## Document passage
Generally when we talk about bond pricing we also include other fixed income investments.  Thus this section would be more aptly named Stock and Fixed income valuation.  But for tradition we won't complain ;-)

Bond pricing is fairly easy.  From the provisions in the bond contract (or bond covenant as it is often called) we have a decent idea of what the cash flows will be and when they will occur.  Of course there is the risk of default which is why information asymmetries are more important for lower rated bonds.

Assuming no default for a moment, bond pricing is almost entirely a function of interest rates.
For a straight coupon bond, break the cash flows into an annuity and a lump sum.   These can be priced separately and then added back together to calculate the total bond value.
 

Example:
Suppose a 5 year bond pays an 6% annual coupon.  This 6% refers to the interest payments and is calculated as a percentage of par.  Unless otherwise stated, assume the principle value is $1000.  Thus each year you would receive 6% of $1000 which is $60.  In addition in the last year you would receive the original $1000 back.  Further assume that the going rate of interest for such a bond is 7%.  You must find the price of the bond

The timeline of this would be :

 ______________________________
    60    60     60      60        60
                                       1000

The PV of the annuity is
                    $60(PVIFA(7%,5)) = $60*4.1002 = $246.01
The PV of the principle amount is
                    $1000/(1.07)5= 712.99

By adding the two together you get $959
 

Note that it is not coincidence that this bond is selling at a discount (that is below par).  Companies usually try to sell new bonds at par, so if companies are selling new bonds with 7% interest, you would rather buy that than a similarly priced bond with 6% interest.  So to persuade you to buy the lower coupon bond, the price is reduced.  
 

The Wall Street Journal (WSJ) reports bond prices as a % of par.  Hence 102=102% of par which would be $1020.  The bond in the above example would be quoted as 95.9.  You should know how to read bond prices.

## What you will do
1. Copy out everything in the bond pricing passage from "Generally when we" down to "lower rated bonds.".
2. Pick up the bond pricing passage after its last sentence and continue writing it.

## Extracted data

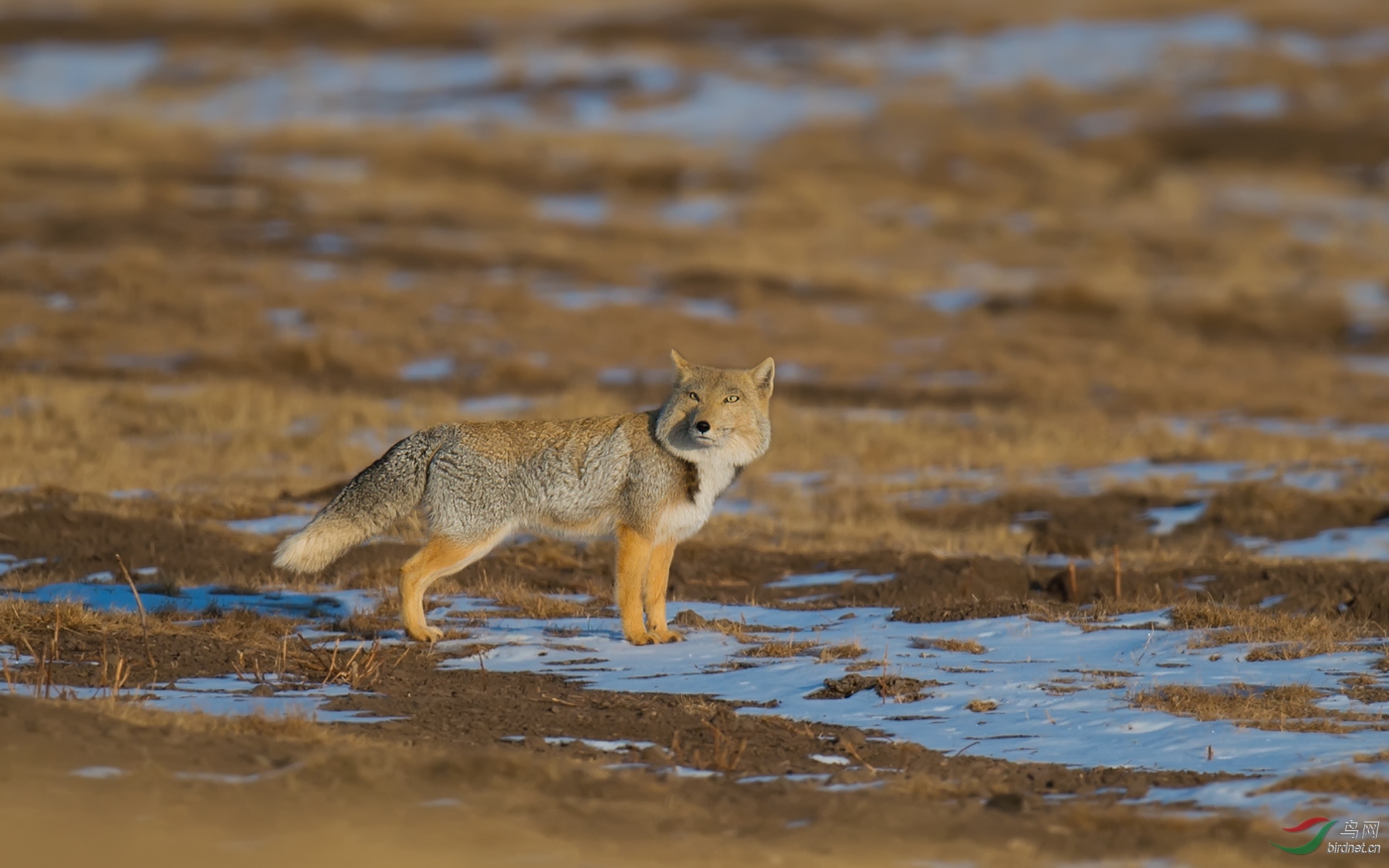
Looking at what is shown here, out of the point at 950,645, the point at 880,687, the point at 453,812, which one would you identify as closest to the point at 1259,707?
the point at 880,687

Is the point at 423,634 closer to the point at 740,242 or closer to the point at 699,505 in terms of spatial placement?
the point at 699,505

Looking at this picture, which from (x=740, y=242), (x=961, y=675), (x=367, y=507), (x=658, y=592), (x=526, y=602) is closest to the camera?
(x=961, y=675)

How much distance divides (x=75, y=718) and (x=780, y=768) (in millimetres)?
3372

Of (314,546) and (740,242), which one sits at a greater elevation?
(740,242)

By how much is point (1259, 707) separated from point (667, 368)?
808 inches

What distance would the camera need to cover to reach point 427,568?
10.5 m

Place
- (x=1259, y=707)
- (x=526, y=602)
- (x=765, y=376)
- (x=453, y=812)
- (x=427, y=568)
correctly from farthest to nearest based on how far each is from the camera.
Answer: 1. (x=526, y=602)
2. (x=765, y=376)
3. (x=427, y=568)
4. (x=1259, y=707)
5. (x=453, y=812)

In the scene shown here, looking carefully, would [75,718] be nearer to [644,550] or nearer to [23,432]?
[644,550]

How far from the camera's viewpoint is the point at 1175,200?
171ft

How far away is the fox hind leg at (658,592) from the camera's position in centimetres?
1081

## Answers for the tasks
1.
Generally when we talk about bond pricing we also include other fixed income investments.  Thus this section would be more aptly named Stock and Fixed income valuation.  But for tradition we won't complain ;-)

Bond pricing is fairly easy.  From the provisions in the bond contract (or bond covenant as it is often called) we have a decent idea of what the cash flows will be and when they will occur.  Of course there is the risk of default which is why information asymmetries are more important for lower rated bonds.

2.
Types of Bonds
There are many different types of bonds.  This is to meet the needs of both investors and issuers.  Some of the different types are:

  • Treasury Bonds
  • US Agency Bonds
  • Corporate Bonds
  • Callable bonds
  • Convertible bonds
  • Puttable bonds
  • Floating
  • Fixed
  • Extendables
  • Sr. Debt
  • Jr. Debt
  • Mortgage backed
  • Debentures
  • Income Bond
  • Eurobond
  • Zero Coupon
  • Original Issue Discount Bonds
  • etc.

  • In addition to all of these types of debt instruments, Preferred Stock is usually included as a fixed income security.   The difference between debt and preferred stock is that failure to pay the dividend does not result in bankruptcy.  It should be noted that often in preferred stock the firm must pay any dividends that are arrears before any common dividend can be paid.  Preferred Stock trades very much like debt instruments.  There is much less of an informational asymmetry and price changes with interest rate changes.

    It should also be noted that many types of engineered securities trade exactly like bonds.  For example many investment banking firms sell Strips.  These are similar to zero coupon bonds.  The Investment bankers merely strip the coupons off of Treasury bonds and sell the two series of cash flows: the coupon payments and the principle amounts.

    Many other type of securities are in many ways similar to bonds.  For example swaps, IOs, and POs.  These are slightly more complex, but once you have your timeline drawn, they are priced very much like anything else.